Example 8.2.4 The five observed data for two variables \(\small x_{1}\) and \(\small x_{2}\) and the matrix of squared Euclid distances between these data are as follows. Create a hierarchical cluster using the single linkage method.

Table 8.2.10 Five observed data and the matrix of squared Euclid distances
Distance/th>
Data \(\small (x_{1}, \small x_{2})\) \(\small A\) \(\small B\) \(\small C\) \(\small D\) \(\small E\)
\(\small A\) (1, 5) 0
\(\small B\) (2, 4) 2 0
\(\small C\) (4, 6) 10 8 0
\(\small D\) (4, 3) 13 5 9 0
\(\small E\) (5, 3) 20 10 10 1 0

Answer

Since the distance between data \(\small D\) and \(\small E\) is 1, which is the minimum, \(\small (DE)\) is the first cluster, and the distance between cluster \(\small (DE)\) and the remaining data is calculated using the centroid linkage method, and the distance matrix is ​​modified as follows.

\( \small \qquad d((DE), A) = (4.5 - 1)^2 + (3-5)^2 = 16.25 \)
\( \small \qquad d((DE), B) = (4.5 - 2)^2 + (3-4)^2 = 7.25 \)
\( \small \qquad d((DE), C) = (4.5 - 4)^2 + (3-6)^2 = 9.25 \)

Table 8.2.11 Modified distance matrix with cluster \(\small (DE)\) using the centroid linkage
Distance/th>
Cluster \(\small A\) \(\small B\) \(\small C\) \(\small (DE)\)
\(\small A\) 0
\(\small B\) 2 0
\(\small C\) 10 8 0
\(\small (DE)\) 16.25 7.25 9.25 0

Here, the minimum distance is \(\small d(A,B)\) = 2, so \(\small (AB)\) becomes the next cluster and the center of the cluster is \(\small \frac{(4,3) + (5,3)}{2} = (4.5, 3)\). If we calculate the distance between clusters \(\small (AB)\) and \(\small C\) , \(\small (DE)\) using the centroid linkage method and modify the distance matrix, we get the following.

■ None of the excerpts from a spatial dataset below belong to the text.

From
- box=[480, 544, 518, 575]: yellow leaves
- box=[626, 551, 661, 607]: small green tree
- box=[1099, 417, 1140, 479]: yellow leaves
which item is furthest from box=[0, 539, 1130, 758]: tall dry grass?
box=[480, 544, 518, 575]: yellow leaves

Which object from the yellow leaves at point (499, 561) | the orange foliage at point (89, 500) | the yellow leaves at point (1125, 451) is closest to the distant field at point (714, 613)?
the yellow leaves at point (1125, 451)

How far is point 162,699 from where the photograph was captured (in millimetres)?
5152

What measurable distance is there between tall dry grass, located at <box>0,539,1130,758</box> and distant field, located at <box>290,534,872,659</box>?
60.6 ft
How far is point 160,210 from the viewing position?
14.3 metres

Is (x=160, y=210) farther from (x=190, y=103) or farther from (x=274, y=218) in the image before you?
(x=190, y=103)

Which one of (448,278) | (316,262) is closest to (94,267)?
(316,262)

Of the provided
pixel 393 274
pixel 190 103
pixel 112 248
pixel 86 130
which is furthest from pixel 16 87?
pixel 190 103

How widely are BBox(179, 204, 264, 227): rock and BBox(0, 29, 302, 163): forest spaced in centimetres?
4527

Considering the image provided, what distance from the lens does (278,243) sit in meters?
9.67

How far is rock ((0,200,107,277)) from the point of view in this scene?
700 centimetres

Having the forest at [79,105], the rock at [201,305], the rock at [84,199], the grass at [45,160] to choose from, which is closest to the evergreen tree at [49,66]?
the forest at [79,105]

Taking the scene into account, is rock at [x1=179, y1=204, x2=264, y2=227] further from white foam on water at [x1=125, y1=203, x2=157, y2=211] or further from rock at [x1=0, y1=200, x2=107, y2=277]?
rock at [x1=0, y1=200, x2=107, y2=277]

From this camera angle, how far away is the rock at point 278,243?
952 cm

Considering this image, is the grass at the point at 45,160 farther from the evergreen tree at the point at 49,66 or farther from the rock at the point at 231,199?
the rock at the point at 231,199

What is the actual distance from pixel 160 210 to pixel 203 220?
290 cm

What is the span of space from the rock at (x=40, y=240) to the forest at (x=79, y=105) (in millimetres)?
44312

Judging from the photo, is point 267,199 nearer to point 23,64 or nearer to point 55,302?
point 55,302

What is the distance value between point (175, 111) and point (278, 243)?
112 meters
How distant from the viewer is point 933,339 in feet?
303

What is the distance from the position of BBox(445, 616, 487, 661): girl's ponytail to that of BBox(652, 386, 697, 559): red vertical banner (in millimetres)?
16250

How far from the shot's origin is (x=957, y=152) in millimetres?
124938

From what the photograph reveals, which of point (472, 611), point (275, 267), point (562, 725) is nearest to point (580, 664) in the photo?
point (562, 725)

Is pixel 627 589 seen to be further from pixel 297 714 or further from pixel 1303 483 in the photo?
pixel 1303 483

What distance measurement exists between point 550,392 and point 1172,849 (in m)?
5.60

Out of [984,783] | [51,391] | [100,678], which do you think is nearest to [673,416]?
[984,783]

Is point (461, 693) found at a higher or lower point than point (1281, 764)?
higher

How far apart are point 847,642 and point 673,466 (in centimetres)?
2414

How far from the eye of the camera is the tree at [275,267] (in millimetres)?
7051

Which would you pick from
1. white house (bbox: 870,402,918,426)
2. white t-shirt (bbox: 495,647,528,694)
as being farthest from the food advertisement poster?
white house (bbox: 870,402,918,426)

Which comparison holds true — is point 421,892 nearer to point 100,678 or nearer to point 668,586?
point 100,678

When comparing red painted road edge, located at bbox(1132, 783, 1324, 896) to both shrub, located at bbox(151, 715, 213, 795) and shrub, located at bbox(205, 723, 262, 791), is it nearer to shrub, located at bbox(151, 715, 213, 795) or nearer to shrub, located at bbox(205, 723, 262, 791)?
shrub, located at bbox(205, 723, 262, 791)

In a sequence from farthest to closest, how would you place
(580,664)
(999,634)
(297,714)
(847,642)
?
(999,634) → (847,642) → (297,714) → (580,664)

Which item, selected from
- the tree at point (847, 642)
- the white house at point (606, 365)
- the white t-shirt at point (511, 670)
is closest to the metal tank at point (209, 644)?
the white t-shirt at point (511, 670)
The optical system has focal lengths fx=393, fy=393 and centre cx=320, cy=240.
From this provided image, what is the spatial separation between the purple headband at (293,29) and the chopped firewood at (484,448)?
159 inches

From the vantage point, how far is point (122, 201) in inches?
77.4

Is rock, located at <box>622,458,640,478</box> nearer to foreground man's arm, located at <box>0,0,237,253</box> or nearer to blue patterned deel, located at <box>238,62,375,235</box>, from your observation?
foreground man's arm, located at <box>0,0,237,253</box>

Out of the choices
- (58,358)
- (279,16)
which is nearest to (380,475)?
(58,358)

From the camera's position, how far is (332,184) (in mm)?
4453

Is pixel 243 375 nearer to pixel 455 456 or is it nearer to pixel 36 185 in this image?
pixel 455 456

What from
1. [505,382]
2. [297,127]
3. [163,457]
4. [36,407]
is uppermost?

\( \small \qquad d((AB), C) = (1.5 - 4)^2 + (4.5 - 6)^2 = 8.5 \)
\( \small \qquad d((AB), (DE)) = (1.5 - 4.5)^2 + (4.5 - 3)^2 = 11.25 \)

Table 8.2.12 Modified distance matrix with cluster \(\small (AB)\) using the centroid linkage
Distance/th>
Cluster \(\small (AB)\) \(\small C\) \(\small (DE)\)
\(\small (AB)\) 0
\(\small C\) 8.5 0
\(\small (DE)\) 11.25 9.5 0

Here, the minimum distance is \(\small (d(AB), C))\) = 8.5, so \(\small (AB)C\) becomes the next cluster and the center of the cluster is as follows.

\( \qquad \frac{2 \times (1.5, \; 4.5) + 1 \times (4, \; 6)}{2 + 1} \) = (2.3, 5)

If we calculate the distance between clusters \(\small (AB)C\) and \(\small (DE)\) using the centroid linkage method, we get the following.

\( \small \qquad d((AB)C, (DE)) = (2.3 - 4.5)^2 + (5-3)^2 \) = 8.84

If the above centroid linkage method is displayed as a dendrogram as shown in <Figure 8.2.6>.

<Figure 8.2.6> Hierarchical clustering dendrogram using the centroid linkage

E. Ward linkage
The Ward linkage is a method of merging clusters based on the within-group sum of squares rather than linking data based on the distance between clusters. Ward linkage measures the information loss caused by grouping data into a single cluster at each stage of clustering analysis by the cluster mean and the error sum of squares (\(\small ESS\)) between the data. If there are \(\small K\) clusters at the current stage in data with \(m\) variables and \(n_{i}\) data in each cluster, the error sum of squares \(\small ESS_{i}\) of each cluster and \(\small ESS\) of the entire cluster are as follows. Here, \(\small x_{ijk}\) is the measurement value for the \(i\)-th variable of the \(j\)-th data of cluster \(\small G_{i}\), and \( \small {\overline x}_{ik} = \frac {\sum_{j=1}^{n_{i}} \; x_{ijk} }{n_{i}} \) means the mean value of variable \(k\) in cluster \(\small G_{i}\).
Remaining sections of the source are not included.